> _TEXT SHOWN_:

__________________________________________________

BQPipeline(self, job_name, query_project=None, location='US', default_project=None, default_dataset=None, json_credentials_path=None)
BigQuery Python SDK Client Wrapper Provides methods for running queries, copying and deleting tables. Supports Jinja2 templated SQL and enables default project and dataset to be set for an entire pipeline.
BQPipeline.get_client(self)
Initializes bigquery.Client :return bigquery.Client
BQPipeline.resolve_table_spec(self, dest)
Resolves a full TableSpec from a partial TableSpec by adding default project and dataset. :param dest: TableSpec string or partial TableSpec string :return str TableSpec
BQPipeline.create_job_config(self, batch=True, dest=None, create=True, overwrite=True, append=False)
Creates a QueryJobConfig :param batch: use QueryPriority.BATCH if true :param dest: tablespec of destination table :param create: if False, destination table must already exist :param overwrite: if False, destination table must not exist :param append: if True, destination table will be appended to :return: bigquery.QueryJobConfig
BQPipeline.run_query(self, path, batch=True, wait=True, create=True, overwrite=True, timeout=1200, **kwargs)

__________________________________________________

> _AVAILABLE DATA_:
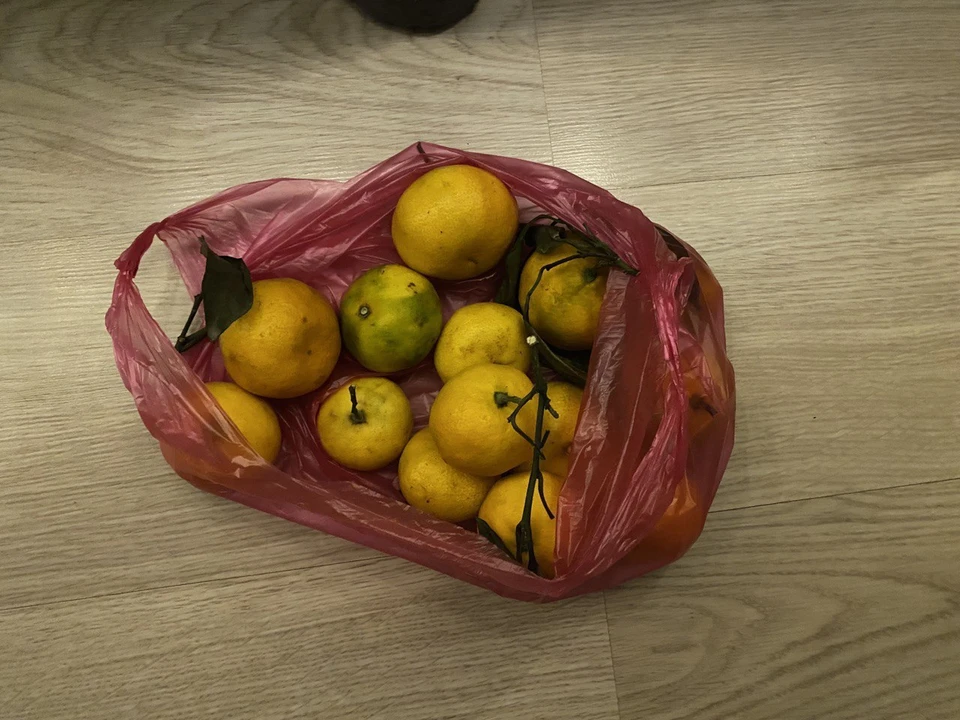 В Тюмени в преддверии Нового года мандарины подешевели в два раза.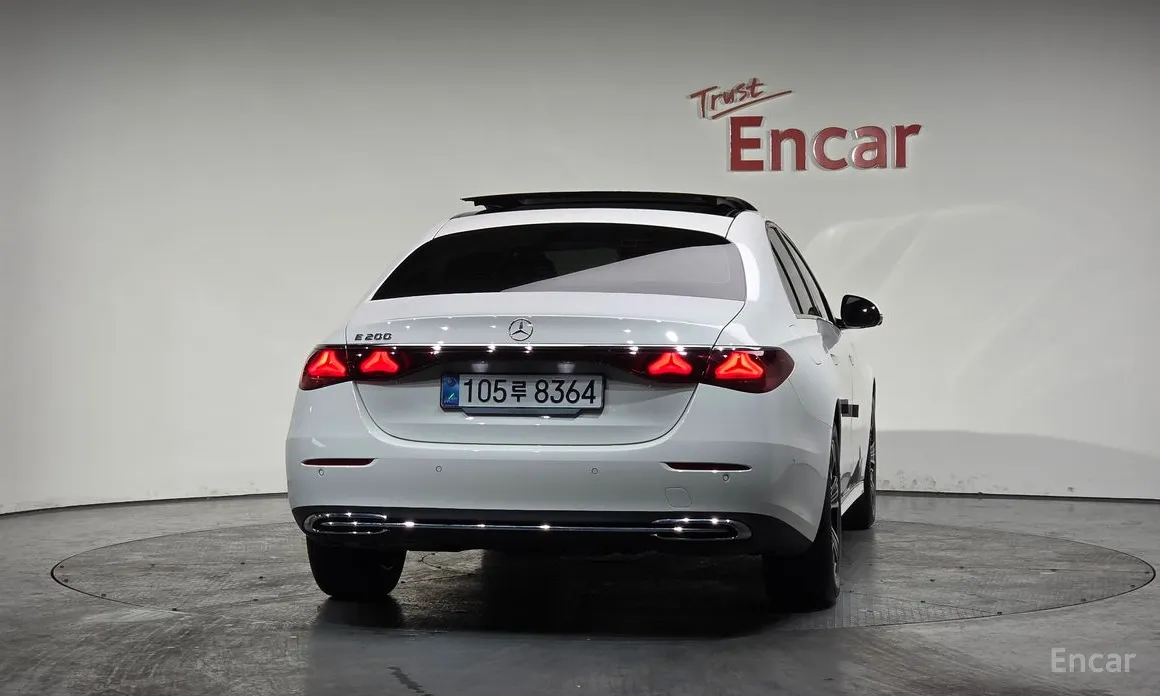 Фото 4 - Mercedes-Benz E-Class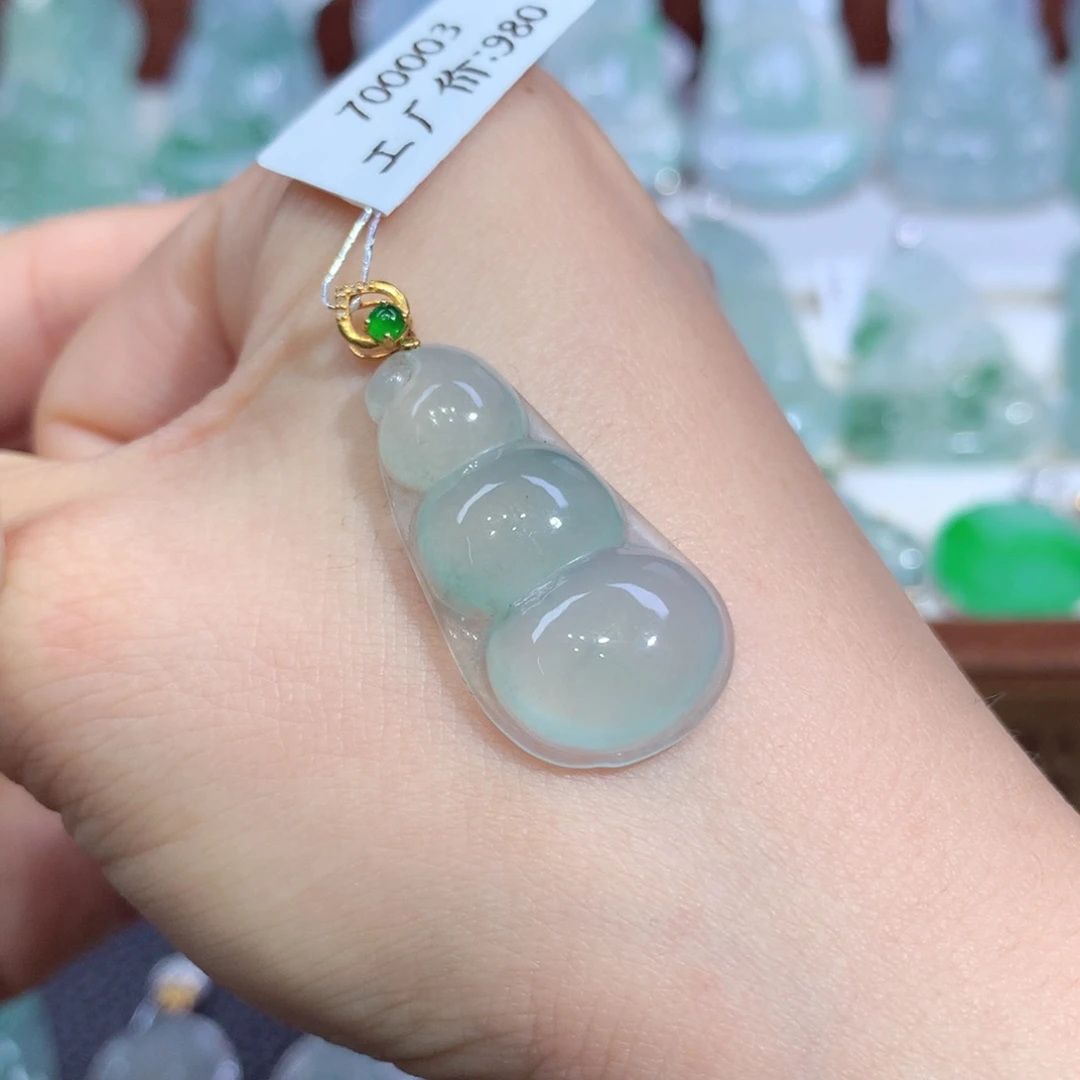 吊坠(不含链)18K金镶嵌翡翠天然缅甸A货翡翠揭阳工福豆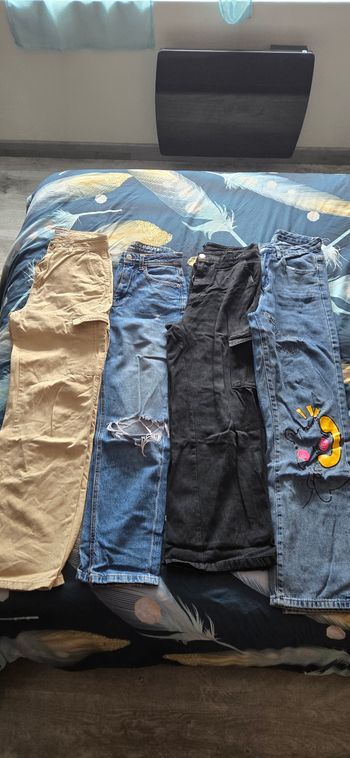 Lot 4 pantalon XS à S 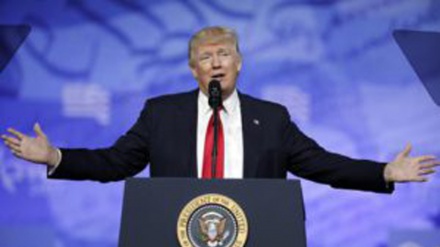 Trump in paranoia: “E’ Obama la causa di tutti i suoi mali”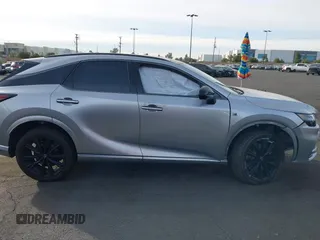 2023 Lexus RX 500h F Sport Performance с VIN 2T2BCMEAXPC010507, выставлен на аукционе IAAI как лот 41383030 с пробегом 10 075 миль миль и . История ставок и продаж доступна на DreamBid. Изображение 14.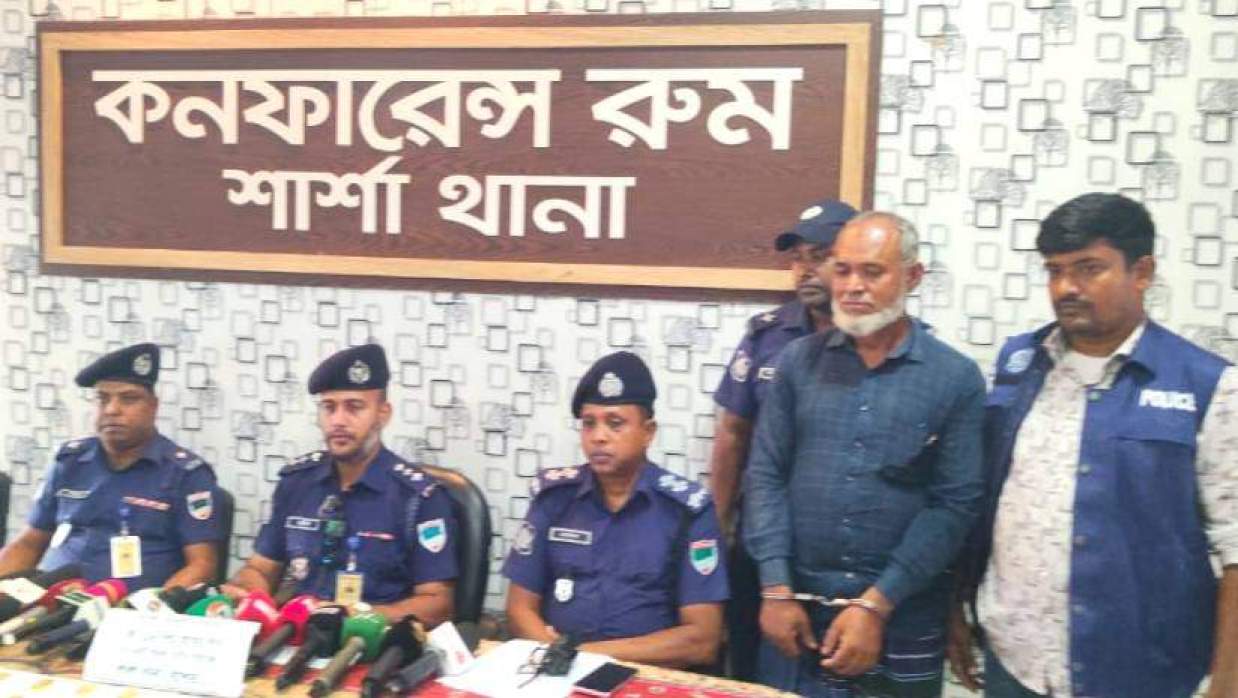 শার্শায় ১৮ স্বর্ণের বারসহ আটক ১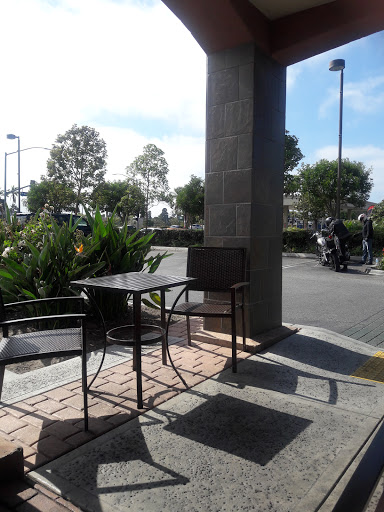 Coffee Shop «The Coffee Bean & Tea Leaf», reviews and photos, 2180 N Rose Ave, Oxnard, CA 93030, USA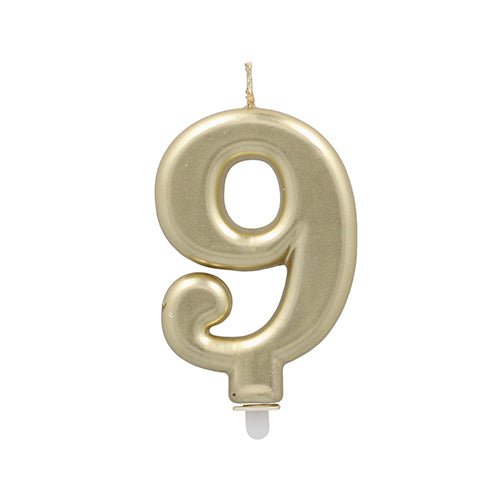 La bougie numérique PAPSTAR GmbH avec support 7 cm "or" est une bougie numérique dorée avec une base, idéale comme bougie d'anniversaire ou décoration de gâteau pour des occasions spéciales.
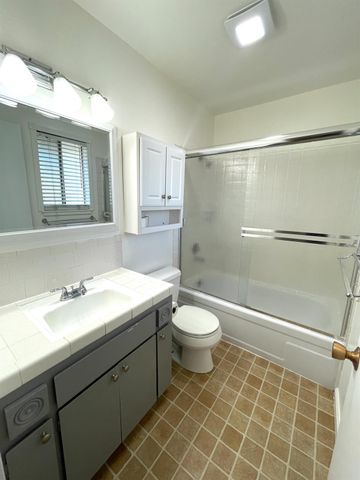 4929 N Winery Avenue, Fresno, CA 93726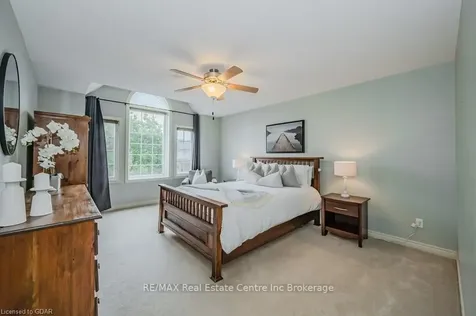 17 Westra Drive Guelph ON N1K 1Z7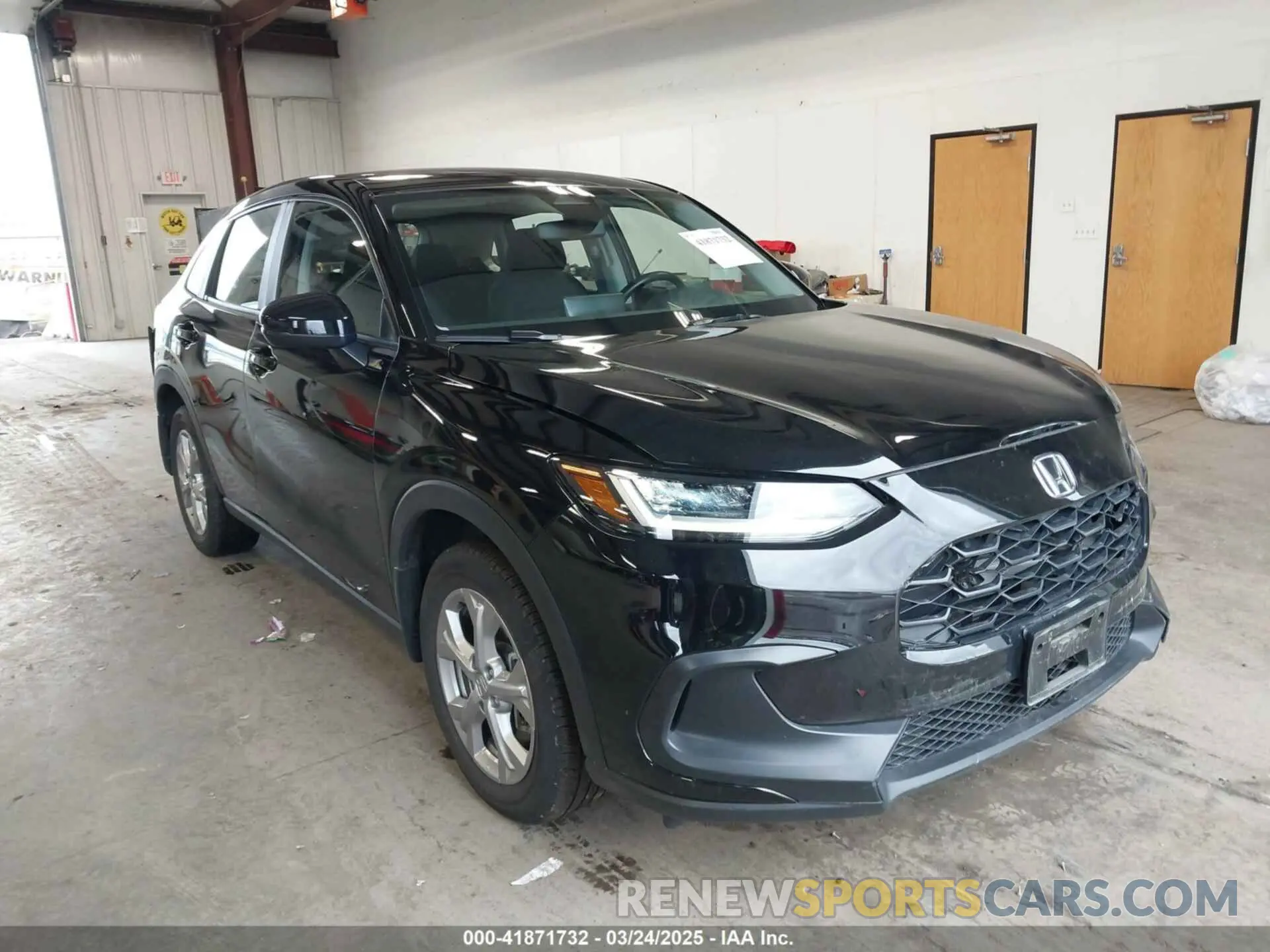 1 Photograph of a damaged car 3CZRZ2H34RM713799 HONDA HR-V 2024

__________________________________________________

> _TO DO_:
Answer these questions from the BQPipeline documentation:
1. What default value does the location parameter of BQPipeline have?
2. What does resolve_table_spec add to a partial TableSpec?
3. What is the default timeout for run_query?
The entries are separate material, unrelated to the BQPipeline documentation.

> _RESULT_:
1. 'US'
2. The default project and dataset.
3. 1200